- **À faire**
Recopiez, s'il vous plaît, le passage du texte ci-dessous sur le foncier agricole, en commençant aux mots « Les Gens du Voyage sont » et en vous arrêtant après « Gens du Voyage. ».

- **Texte cité**
<<<<

Des terres trop souvent délaissées

L’accès au foncier agricole est un problème national et une pression particulière se fait jour en Ile-de-France qui voit grignoter ses terres par des promoteurs (et des élus) en mal de construction. « La FDSEA77 ne s’oppose aucunement au développement de l’activité économique sur le territoire ! Elle prône juste une concertation citoyenne cohérente qui prenne aussi en compte les 5 700 personnes représentant la population agricole du département », m’expliquait M. Rousseau.

Il est vrai que nous marchons sur la tête : des terres sont enlevées de la production agricole depuis plus de 5 ans parce qu’elles sont toujours en attente d’exploitation industrielle. Chaque communauté d’agglomérations Seine-et-Marnaise a son projet : Rozay en Brie, Nemours, Meaux, Melun »¦ « Les aménageurs se contentent souvent de faire les fouilles archéologiques comme cela leur est imposé, mais rien n’est rebouché car cette opération leur coûte cher » me livrait M. Rousseau. Lorsqu’un délai d’un an sépare l’activité agricole de la construction, il est logique de ne plus cultiver. Lorsque l’on dépasse le 5, 8, 10 ans d’inactivité pour cause d’abandon du projet immobilier, on peut commencer à se poser des questions sur la logique établie qui empêche de cultiver.

Les inquiétudes de la fédération

Quatre points retiennent tout particulièrement l’attention de la FDSEA77 :
  Les Etablissements Publics d’Aménagement (EPA) sont source d’inquiétude à la FDSEA77. Elle cherche à savoir quel est « l’aboutissement de l’aboutissement » d’un projet. Les EPA sont des puits sans fond et dépassent parfois les bornes géographiques instaurées à leur création (c’est le cas d’EPA Marne, par exemple, qui va au-delà de la « frontière » que représente l’A4 avec la création de « Villages Nature » (http://www.villagesnature.com/)).
  Les Gens du Voyage sont susceptibles de s’installer sur le champ d’un exploitant agricole, les conditions d’accueil n’étant pas identiques sur tout le territoire. Et c’est à l’agriculteur et à lui seul qu’incombe la gestion du référé, des forces de l’ordre, des déchets laissés sur place. Les élus locaux ne s’occupent et ne soutiennent généralement pas l’agriculteur puisque le groupement s’est installé sur son champ, propriété privée. Et si l’exploitant n’est pas propriétaire de la terre qu’il cultive, le propriétaire, lui refuse souvent de porter plainte par peur de représailles. Ce sont parfois des mois entiers de travail détruits, à cause d’un mauvais fonctionnement externe au monde agricole : la non-conformité et la trop faible quantité d’aires d’accueil pour les Gens du Voyage.

>>>>

- **Entrées de questions spatiales**
<<<<

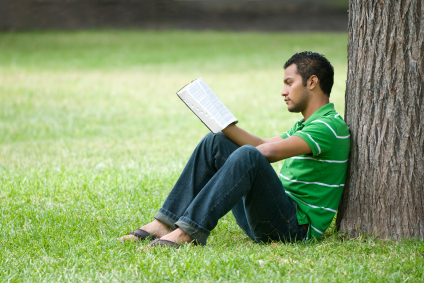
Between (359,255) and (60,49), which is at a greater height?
(60,49)

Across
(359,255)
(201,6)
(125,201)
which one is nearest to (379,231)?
(359,255)

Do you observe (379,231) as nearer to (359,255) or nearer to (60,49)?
(359,255)

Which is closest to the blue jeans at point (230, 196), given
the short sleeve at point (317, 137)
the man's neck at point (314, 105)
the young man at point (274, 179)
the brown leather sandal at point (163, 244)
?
the young man at point (274, 179)

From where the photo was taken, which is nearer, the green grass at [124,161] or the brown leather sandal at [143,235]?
the green grass at [124,161]

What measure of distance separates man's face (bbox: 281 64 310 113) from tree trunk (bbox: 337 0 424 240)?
341 mm

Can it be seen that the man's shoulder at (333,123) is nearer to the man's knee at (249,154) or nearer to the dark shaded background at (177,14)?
the man's knee at (249,154)

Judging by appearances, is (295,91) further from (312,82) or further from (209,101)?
(209,101)

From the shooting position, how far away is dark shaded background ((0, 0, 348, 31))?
24.7 meters

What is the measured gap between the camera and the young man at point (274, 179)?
10.4ft

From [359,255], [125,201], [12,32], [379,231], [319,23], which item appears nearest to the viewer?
[359,255]

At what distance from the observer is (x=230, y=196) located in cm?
315

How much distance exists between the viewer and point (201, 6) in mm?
27234

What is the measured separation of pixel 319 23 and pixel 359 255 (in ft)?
75.9

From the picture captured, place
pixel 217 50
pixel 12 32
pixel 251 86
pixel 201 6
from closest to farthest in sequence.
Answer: pixel 251 86 → pixel 217 50 → pixel 12 32 → pixel 201 6
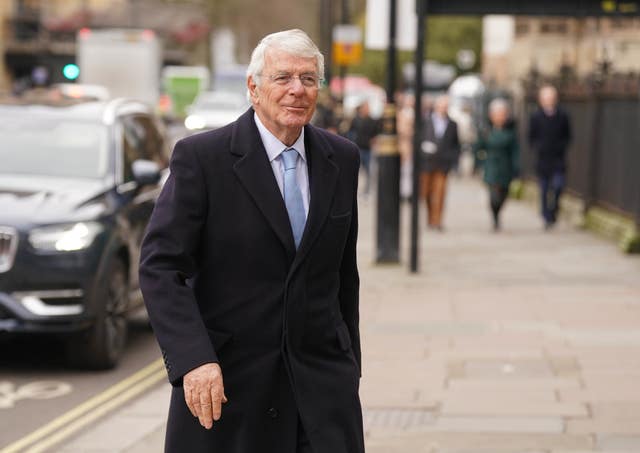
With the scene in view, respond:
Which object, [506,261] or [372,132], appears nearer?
[506,261]

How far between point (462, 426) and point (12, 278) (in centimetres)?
296

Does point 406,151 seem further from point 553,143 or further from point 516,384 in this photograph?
point 516,384

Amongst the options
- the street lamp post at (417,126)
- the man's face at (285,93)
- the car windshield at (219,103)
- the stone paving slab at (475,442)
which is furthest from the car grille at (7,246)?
the car windshield at (219,103)

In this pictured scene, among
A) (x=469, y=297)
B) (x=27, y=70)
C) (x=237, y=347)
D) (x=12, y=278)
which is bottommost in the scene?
(x=27, y=70)

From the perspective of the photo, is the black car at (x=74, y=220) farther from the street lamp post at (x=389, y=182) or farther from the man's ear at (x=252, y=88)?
the man's ear at (x=252, y=88)

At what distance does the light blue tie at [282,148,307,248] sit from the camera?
13.7ft

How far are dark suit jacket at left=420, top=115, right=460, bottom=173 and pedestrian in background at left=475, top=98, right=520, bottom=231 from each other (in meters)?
0.47

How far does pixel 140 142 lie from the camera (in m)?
10.9

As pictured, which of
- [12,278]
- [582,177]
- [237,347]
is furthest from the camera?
[582,177]

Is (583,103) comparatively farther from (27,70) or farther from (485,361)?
(27,70)

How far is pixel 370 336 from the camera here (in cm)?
1042

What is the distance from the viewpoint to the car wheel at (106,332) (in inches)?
362

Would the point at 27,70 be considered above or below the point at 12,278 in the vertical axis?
below

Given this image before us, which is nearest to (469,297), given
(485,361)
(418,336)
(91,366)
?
(418,336)
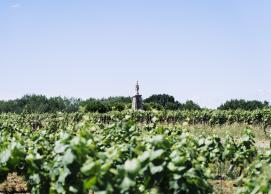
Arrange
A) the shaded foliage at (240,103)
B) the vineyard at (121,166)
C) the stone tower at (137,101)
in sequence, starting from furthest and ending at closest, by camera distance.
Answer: the shaded foliage at (240,103), the stone tower at (137,101), the vineyard at (121,166)

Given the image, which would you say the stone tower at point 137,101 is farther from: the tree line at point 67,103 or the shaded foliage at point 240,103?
the shaded foliage at point 240,103

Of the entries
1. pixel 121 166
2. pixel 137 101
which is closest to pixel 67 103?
pixel 137 101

>>>>

- **Résultat obtenu**
Les Gens du Voyage sont susceptibles de s’installer sur le champ d’un exploitant agricole, les conditions d’accueil n’étant pas identiques sur tout le territoire. Et c’est à l’agriculteur et à lui seul qu’incombe la gestion du référé, des forces de l’ordre, des déchets laissés sur place. Les élus locaux ne s’occupent et ne soutiennent généralement pas l’agriculteur puisque le groupement s’est installé sur son champ, propriété privée. Et si l’exploitant n’est pas propriétaire de la terre qu’il cultive, le propriétaire, lui refuse souvent de porter plainte par peur de représailles. Ce sont parfois des mois entiers de travail détruits, à cause d’un mauvais fonctionnement externe au monde agricole : la non-conformité et la trop faible quantité d’aires d’accueil pour les Gens du Voyage.